Abstract

ISEE-0497 Background and Objective: Exposure to extreme temperatures and airborne particles occur often simultaneously and can both affect the respiratory and cardiovascular health. Thus, they can be confounders for each other in epidemiological time series studies. Generally, outdoor temperature has been used as an estimate for individual temperature exposure. In this study, longitudinal associations between outdoor temperature and personal environmental temperature, relative humidity (RH) and particles are reported for the heating season. Methods: Personal exposure to temperature, RH and fine particles (PM2.5) were repeatedly measured (4–11 times) over a 24h time period with a 1-min resolution in 43 elderly non-smoking heart disease patients during the heating season in Kuopio, Finland. In addition, personal daily exposure to combustion particles (indicator PM2.5-Abs; absorption coefficient) as well as concentrations of outdoor PM2.5 and PM2.5-Abs, and outdoor temperature were used in the analysis. Spearman correlation coefficients (r) between outdoor and indoor variables were analyzed for each individual separately and then the median was taken. Results: Outdoor temperature varied from −22 to +4 °C during the measurements.

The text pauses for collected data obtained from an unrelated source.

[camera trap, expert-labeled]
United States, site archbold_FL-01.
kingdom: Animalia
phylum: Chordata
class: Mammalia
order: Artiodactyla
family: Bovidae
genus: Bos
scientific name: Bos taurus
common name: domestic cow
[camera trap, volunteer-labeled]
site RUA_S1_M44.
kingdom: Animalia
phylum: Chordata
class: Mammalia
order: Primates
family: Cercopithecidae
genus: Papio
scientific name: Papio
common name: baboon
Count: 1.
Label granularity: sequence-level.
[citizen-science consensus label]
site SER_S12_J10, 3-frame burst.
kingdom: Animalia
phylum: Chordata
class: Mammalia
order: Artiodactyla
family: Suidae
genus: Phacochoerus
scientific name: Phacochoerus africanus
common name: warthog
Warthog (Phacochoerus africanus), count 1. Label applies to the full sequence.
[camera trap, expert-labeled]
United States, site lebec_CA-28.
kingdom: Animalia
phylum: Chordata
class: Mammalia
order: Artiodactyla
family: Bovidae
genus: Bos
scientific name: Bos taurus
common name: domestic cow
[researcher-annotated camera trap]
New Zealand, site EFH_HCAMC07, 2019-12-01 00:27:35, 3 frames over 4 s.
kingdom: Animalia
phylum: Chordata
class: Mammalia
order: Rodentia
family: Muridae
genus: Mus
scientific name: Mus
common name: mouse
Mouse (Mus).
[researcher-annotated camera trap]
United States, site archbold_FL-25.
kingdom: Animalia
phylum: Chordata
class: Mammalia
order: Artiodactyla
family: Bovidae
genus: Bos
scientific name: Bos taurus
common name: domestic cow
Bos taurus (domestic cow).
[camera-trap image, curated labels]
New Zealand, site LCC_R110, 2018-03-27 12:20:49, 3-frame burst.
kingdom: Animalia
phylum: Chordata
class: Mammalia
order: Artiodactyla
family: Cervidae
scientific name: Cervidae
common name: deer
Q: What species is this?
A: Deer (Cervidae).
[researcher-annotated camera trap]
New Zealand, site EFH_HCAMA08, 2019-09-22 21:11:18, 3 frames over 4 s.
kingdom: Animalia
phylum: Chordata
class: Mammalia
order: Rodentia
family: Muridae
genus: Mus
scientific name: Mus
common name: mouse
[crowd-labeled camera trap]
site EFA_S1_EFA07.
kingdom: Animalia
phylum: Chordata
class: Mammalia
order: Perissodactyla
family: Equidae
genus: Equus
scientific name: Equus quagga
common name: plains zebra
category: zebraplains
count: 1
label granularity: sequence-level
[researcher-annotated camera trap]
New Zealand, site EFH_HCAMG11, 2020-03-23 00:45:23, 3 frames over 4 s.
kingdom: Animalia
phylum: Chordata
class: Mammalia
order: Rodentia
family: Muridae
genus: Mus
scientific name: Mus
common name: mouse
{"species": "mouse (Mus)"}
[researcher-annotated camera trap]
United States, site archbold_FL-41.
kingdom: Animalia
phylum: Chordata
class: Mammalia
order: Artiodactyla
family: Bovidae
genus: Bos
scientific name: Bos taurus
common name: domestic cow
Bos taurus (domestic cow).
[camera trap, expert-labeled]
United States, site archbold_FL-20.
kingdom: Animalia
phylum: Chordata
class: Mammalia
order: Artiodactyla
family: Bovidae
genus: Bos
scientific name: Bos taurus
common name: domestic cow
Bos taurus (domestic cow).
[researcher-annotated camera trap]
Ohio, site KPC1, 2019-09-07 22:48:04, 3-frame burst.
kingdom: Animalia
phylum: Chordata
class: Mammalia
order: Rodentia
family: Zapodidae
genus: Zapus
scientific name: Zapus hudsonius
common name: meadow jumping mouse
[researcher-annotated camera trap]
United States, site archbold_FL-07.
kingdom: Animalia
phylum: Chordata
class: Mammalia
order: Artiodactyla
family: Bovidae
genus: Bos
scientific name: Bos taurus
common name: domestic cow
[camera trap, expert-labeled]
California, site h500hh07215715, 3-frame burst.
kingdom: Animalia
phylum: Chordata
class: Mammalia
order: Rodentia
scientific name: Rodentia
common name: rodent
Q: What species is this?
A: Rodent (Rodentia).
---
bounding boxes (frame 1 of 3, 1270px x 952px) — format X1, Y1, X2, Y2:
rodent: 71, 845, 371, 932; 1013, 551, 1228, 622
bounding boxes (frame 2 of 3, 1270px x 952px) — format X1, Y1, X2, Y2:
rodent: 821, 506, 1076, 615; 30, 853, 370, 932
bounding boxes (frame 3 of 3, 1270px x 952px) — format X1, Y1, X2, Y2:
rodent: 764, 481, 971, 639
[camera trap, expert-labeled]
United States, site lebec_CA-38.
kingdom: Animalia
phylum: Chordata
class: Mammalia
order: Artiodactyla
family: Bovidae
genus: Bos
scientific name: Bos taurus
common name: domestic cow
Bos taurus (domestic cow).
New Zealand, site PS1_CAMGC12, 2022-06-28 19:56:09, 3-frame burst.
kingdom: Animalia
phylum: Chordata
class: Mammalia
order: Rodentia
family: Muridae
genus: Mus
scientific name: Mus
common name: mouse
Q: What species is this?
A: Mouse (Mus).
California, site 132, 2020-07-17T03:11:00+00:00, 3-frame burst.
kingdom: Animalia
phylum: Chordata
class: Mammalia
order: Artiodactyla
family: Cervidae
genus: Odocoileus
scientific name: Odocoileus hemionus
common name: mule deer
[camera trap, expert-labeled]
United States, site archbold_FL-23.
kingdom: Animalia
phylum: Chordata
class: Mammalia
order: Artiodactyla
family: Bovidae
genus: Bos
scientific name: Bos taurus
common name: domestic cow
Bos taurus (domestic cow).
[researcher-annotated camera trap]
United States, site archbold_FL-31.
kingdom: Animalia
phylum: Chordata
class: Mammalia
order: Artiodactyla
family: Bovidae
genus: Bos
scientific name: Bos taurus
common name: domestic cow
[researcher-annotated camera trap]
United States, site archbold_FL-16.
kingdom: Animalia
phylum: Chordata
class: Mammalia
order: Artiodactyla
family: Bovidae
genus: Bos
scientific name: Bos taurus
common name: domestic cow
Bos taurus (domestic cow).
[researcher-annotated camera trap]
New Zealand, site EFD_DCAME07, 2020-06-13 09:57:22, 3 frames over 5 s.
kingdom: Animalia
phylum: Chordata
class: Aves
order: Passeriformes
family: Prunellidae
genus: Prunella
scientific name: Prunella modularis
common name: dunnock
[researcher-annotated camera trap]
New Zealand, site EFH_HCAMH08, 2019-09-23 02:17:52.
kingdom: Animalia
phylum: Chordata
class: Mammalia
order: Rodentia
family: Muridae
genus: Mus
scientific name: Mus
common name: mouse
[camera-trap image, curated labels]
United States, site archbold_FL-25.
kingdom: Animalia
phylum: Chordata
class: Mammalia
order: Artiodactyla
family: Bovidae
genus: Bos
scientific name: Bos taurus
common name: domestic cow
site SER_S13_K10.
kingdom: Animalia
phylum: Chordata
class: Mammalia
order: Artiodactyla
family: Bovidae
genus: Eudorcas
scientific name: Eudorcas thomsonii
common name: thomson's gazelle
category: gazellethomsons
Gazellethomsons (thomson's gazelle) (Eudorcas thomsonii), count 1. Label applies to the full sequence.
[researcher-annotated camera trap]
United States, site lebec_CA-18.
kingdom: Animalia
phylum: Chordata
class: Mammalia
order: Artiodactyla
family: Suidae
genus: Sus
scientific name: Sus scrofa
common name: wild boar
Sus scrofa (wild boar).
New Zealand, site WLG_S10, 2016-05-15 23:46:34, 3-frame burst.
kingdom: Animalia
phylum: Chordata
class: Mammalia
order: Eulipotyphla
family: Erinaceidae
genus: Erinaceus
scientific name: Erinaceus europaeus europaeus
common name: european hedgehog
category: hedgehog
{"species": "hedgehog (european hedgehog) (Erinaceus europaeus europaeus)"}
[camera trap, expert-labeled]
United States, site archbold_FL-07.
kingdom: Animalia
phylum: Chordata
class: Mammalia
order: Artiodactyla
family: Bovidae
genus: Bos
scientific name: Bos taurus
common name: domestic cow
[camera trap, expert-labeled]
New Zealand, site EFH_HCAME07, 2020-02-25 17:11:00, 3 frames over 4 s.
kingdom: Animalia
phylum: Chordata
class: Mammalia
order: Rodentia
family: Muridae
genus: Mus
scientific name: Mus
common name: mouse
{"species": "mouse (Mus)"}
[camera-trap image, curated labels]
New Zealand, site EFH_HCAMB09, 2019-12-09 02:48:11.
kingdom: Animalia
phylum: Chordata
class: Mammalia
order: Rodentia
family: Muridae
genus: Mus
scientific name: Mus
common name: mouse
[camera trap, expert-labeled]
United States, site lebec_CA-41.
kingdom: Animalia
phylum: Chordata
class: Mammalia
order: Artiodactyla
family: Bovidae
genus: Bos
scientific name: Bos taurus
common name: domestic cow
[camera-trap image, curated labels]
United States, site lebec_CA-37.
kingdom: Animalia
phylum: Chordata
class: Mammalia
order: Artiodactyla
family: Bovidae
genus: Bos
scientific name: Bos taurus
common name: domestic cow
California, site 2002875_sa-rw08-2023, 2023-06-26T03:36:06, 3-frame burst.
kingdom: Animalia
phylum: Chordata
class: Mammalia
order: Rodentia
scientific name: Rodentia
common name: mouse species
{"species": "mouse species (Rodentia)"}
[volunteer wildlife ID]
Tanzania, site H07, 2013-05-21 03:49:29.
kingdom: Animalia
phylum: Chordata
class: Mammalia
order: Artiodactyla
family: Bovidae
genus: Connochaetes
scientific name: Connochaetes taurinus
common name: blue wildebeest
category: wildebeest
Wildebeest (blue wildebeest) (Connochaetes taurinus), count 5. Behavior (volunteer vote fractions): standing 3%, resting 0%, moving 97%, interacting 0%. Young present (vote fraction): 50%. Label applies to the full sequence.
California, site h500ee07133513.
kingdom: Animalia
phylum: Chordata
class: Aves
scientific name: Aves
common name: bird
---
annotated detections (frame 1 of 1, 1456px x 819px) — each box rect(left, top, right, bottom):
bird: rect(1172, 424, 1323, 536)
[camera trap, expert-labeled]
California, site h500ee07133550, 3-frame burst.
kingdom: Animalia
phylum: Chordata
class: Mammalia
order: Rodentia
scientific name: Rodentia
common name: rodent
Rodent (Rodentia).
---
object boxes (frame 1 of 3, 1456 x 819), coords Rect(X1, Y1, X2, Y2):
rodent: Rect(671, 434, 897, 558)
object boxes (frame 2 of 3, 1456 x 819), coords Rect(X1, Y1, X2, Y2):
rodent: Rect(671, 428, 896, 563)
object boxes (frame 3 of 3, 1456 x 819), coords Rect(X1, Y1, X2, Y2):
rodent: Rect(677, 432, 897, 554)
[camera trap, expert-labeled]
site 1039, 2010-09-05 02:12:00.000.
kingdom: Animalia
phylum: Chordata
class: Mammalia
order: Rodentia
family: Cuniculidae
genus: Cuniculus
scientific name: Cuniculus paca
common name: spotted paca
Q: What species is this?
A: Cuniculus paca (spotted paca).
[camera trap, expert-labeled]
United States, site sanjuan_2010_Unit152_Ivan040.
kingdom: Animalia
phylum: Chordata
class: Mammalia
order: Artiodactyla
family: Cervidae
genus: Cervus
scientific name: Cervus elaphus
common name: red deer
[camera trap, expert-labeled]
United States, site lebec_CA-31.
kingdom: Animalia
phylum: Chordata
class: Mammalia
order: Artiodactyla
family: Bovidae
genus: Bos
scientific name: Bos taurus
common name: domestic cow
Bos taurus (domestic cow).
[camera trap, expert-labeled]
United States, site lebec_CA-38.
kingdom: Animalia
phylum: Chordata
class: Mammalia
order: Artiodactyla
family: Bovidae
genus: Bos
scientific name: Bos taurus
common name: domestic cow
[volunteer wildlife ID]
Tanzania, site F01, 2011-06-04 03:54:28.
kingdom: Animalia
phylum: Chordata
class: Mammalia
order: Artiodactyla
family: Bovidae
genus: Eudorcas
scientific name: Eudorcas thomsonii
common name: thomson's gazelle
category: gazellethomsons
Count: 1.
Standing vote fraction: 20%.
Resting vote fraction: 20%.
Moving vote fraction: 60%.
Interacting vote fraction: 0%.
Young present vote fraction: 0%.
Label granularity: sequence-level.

As expected, the correlation between outdoor and personal 24h average temperature was low for most individuals (r = 0.14), but outdoor temperature described reasonably well the daily minimum 1-min temperature exposure (r = 0.50), especially for individuals who spent more than 1h outdoors (r = 0.77). High median correlation (r = 0.80) was observed between central site temperature and personal exposure to RH. There was a weak negative correlation between outdoor temperature and personal exposure to PM2.5 and PM2.5-Abs (r = –0.25 and r = –0.32, respectively). Conclusions: During heating season, associations between outdoor temperature and the daily personal exposure to temperature, PM2.5 and PM2.5-Abs were weak. The minimum temperature the subjects were exposed to while outdoors and the daily personal exposure to relative humidity on daily level were related to the daily outdoor temperature. Tekes/ERDF funding (70078/04; 2229/31/04) is acknowledged.